Results: Our analysis revealed that hydatid antigens significantly modulate the mRNA expression of genes related to cytokine and chemokine activity, impacting MSC proliferation, migration, and cytokine secretion. Specifically, there was a downregulation of chemokines (MCP-1, CXCL1) and pro-inflammatory cytokines (IL-6, NOS2/NO), alongside an upregulation of anti-inflammatory mediators (COX2/PGE2). Furthermore, all antigens reduced MSC migration, and significant alterations in cellular metabolism-related pathways were observed.

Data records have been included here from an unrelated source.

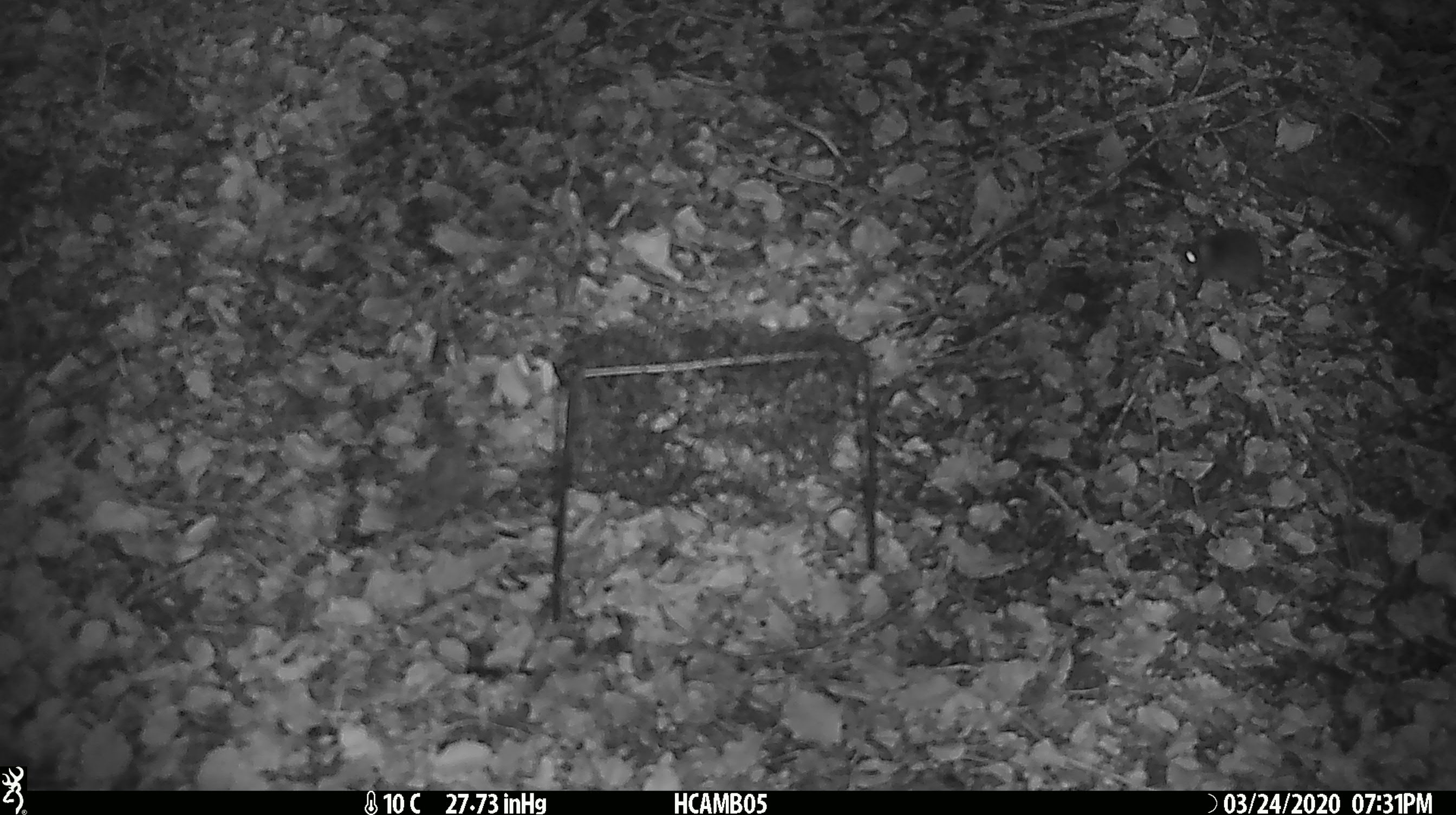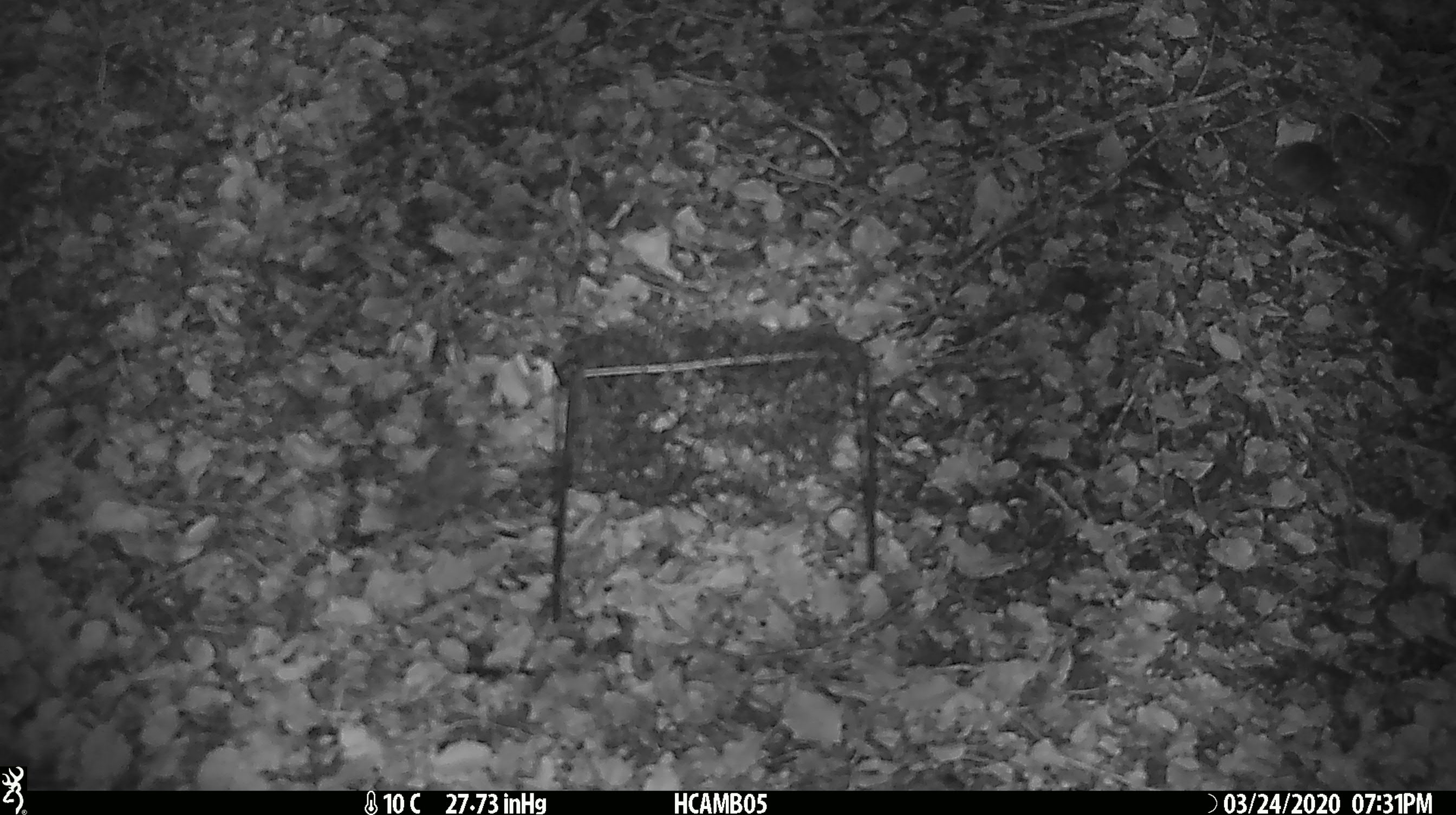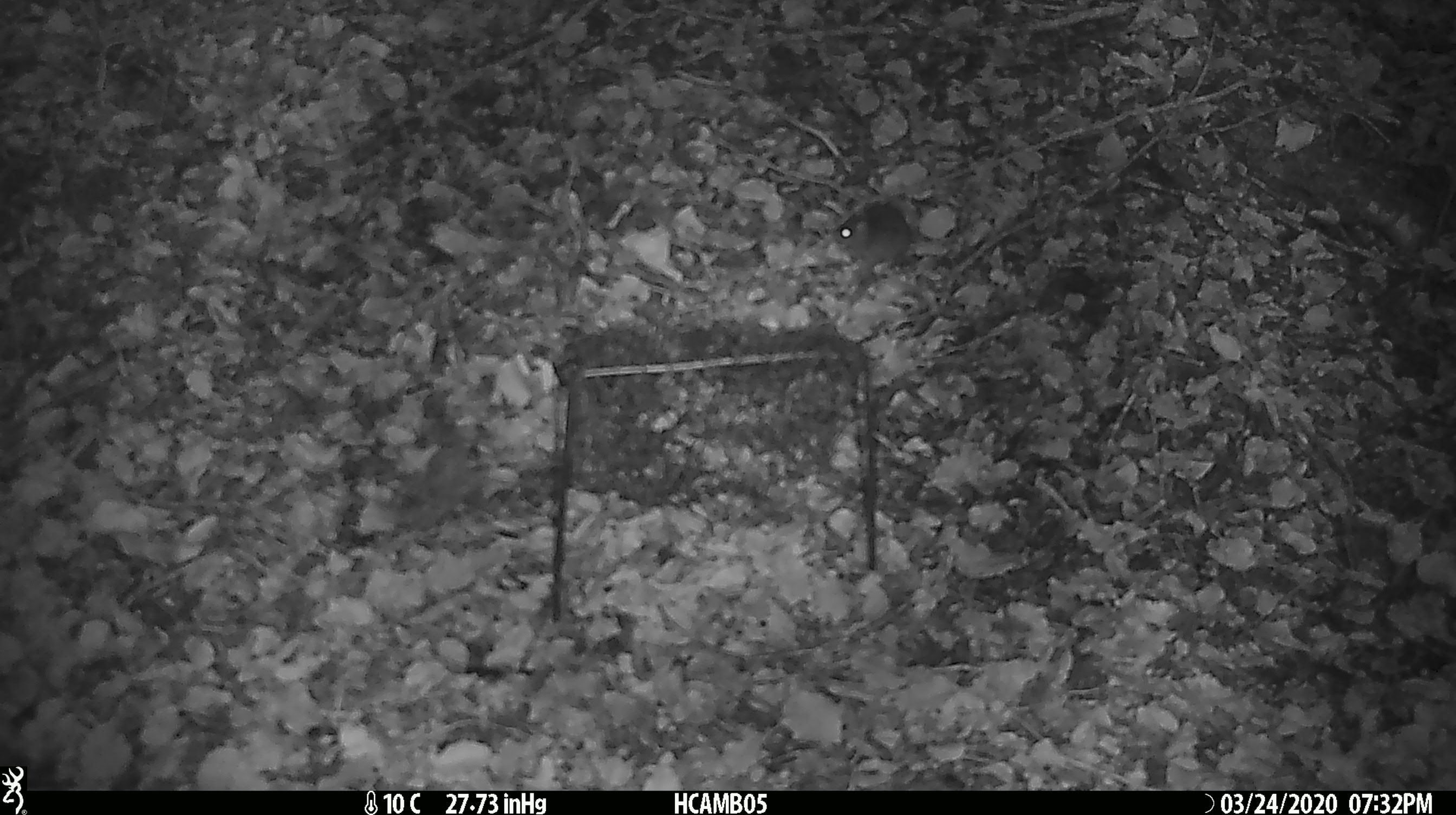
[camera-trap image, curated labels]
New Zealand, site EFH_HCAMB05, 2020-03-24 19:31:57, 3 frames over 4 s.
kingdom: Animalia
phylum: Chordata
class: Mammalia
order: Rodentia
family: Muridae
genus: Mus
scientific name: Mus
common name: mouse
Mouse (Mus).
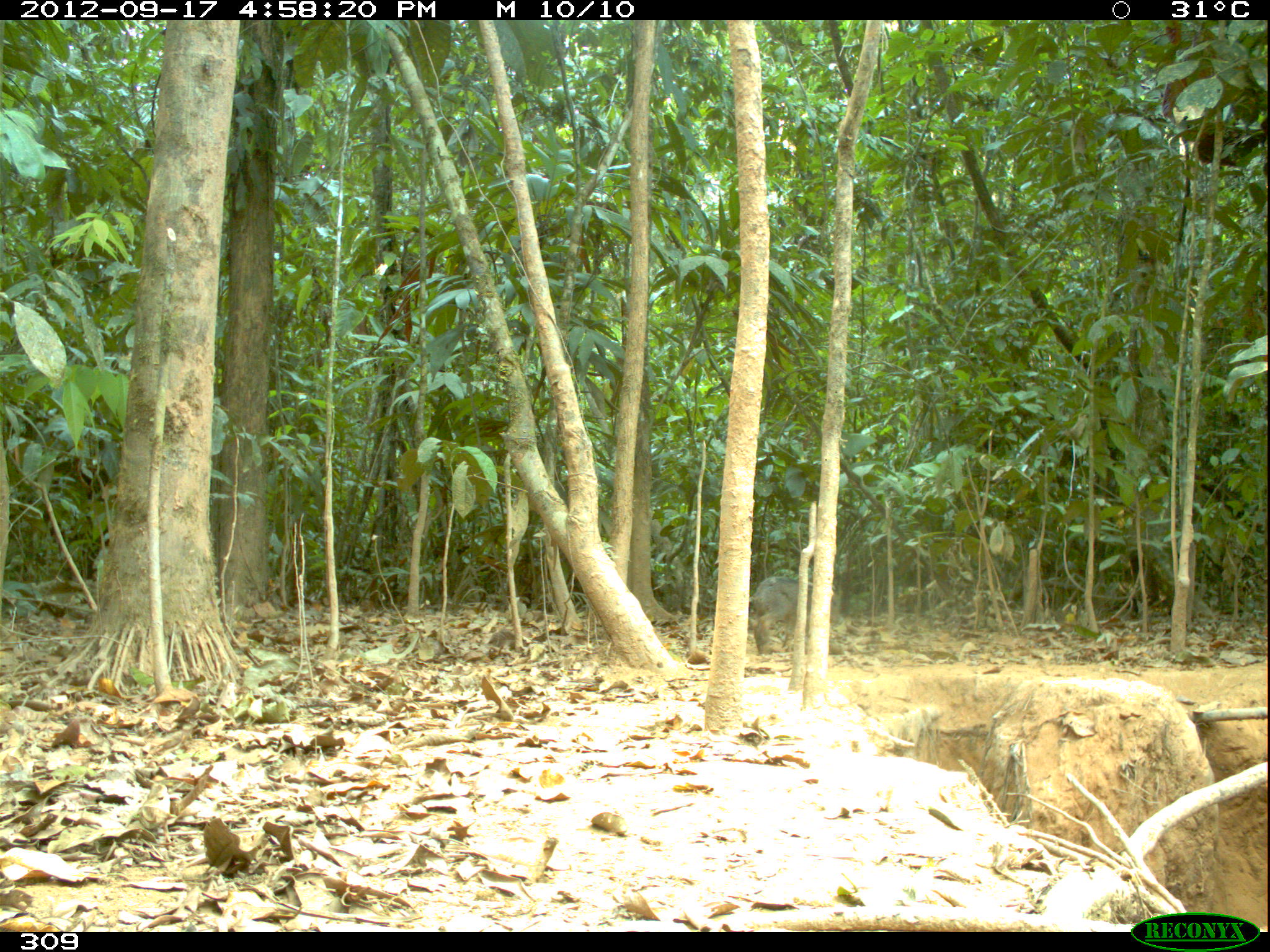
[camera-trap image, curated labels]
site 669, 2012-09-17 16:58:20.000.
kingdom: Animalia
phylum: Chordata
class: Mammalia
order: Artiodactyla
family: Tayassuidae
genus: Tayassu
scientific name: Tayassu pecari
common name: white-lipped peccary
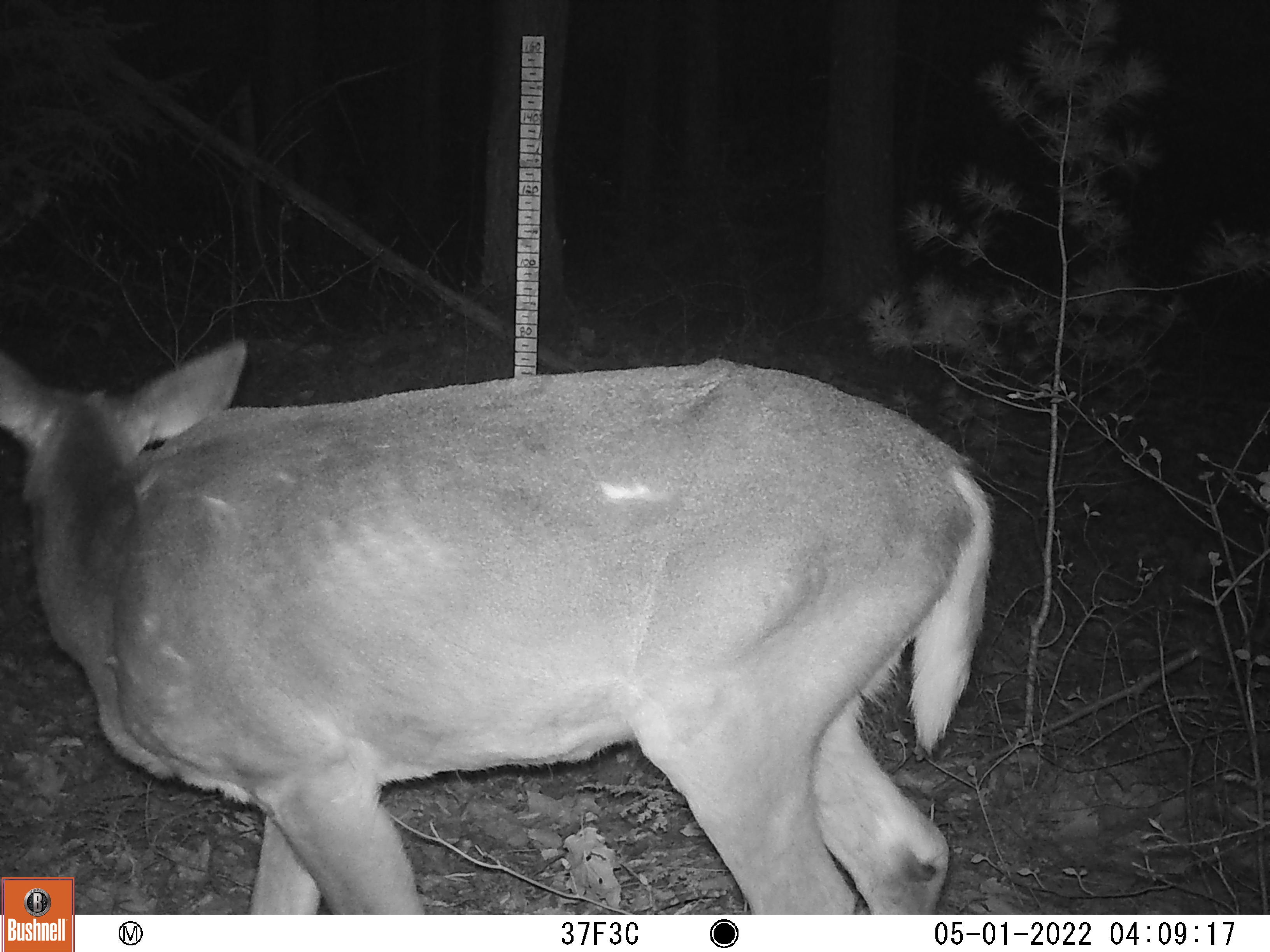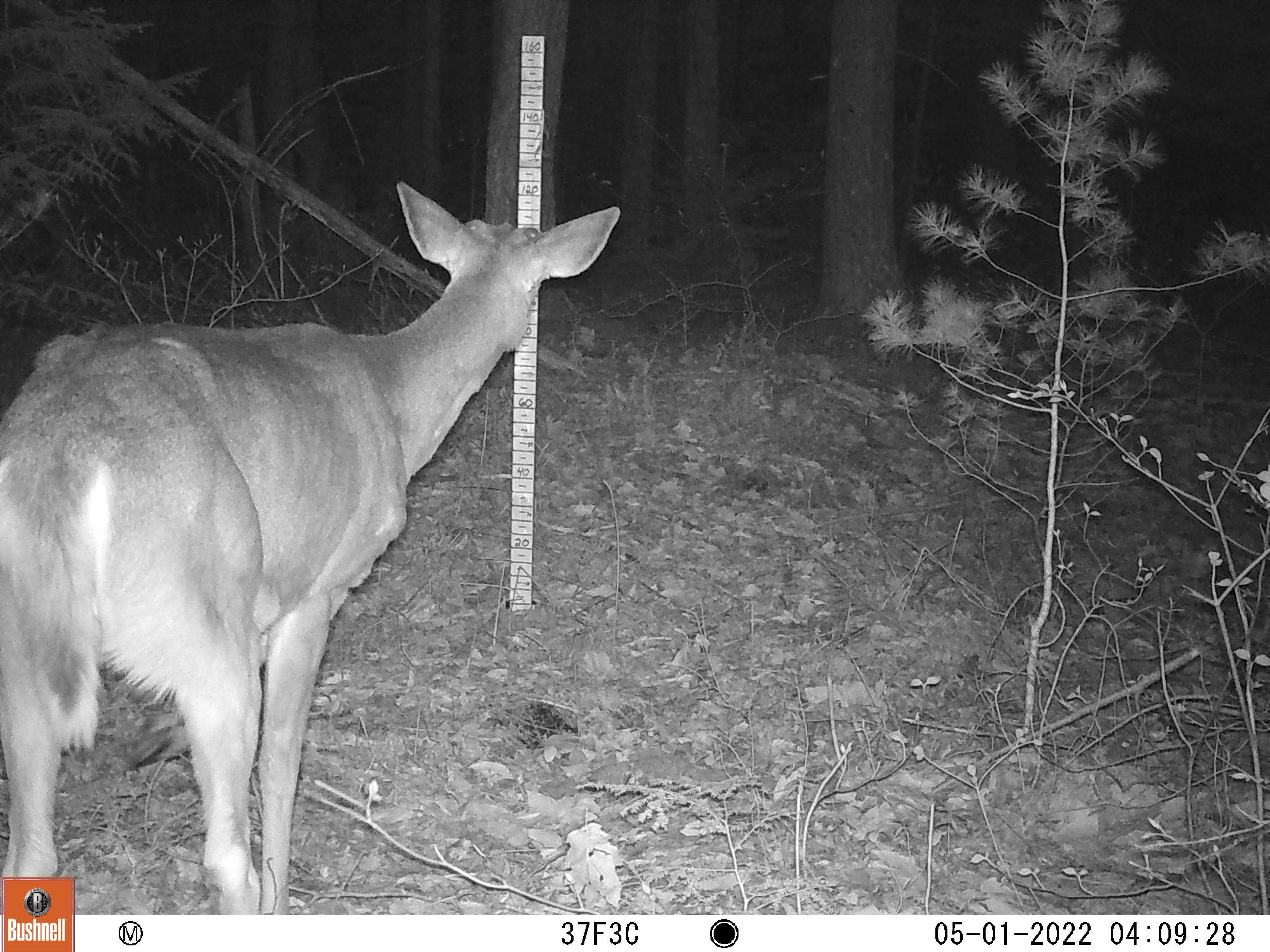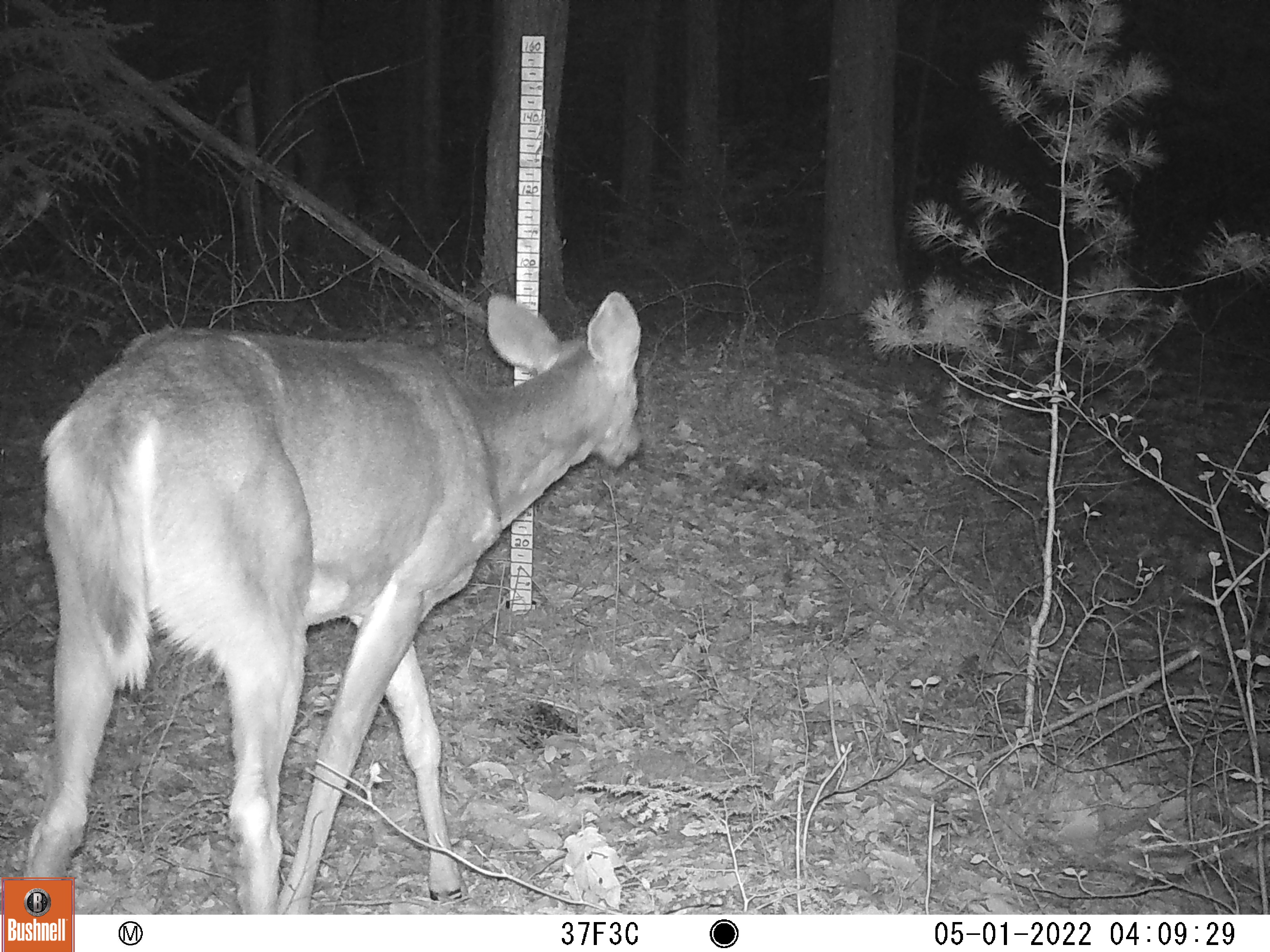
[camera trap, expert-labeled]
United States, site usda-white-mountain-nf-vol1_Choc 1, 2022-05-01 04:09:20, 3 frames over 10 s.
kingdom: Animalia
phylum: Chordata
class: Mammalia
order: Artiodactyla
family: Cervidae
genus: Odocoileus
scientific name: Odocoileus virginianus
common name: white-tailed deer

Conclusion: Hydatid disease antigens induce a distinct immunomodulatory response in MSCs, characterized by a shift towards an anti-inflammatory phenotype and reduced cell migration. These changes may contribute to the parasite's ability to evade host defenses and persist within the host, highlighting the complex interplay between MSCs and hydatid disease antigens. This study provides valuable insights into the pathophysiology of hydatid disease and may inform the development of novel therapeutic strategies.

Keywords: antigens; cytokine; hydatid disease; immunomodulation; mesenchymal stem cells (MSCs).

Grants and funding

The author(s) declare financial support was received for the research, authorship, and/or publication of this article. This study was supported by National Natural Science Foundation of China (82260409), Natural Science Foundation of Xinjiang Uygur Autonomous (2021D01D19), and Graduate Student Research Innovation Projects of Autonomous Regions (XJ2023G165).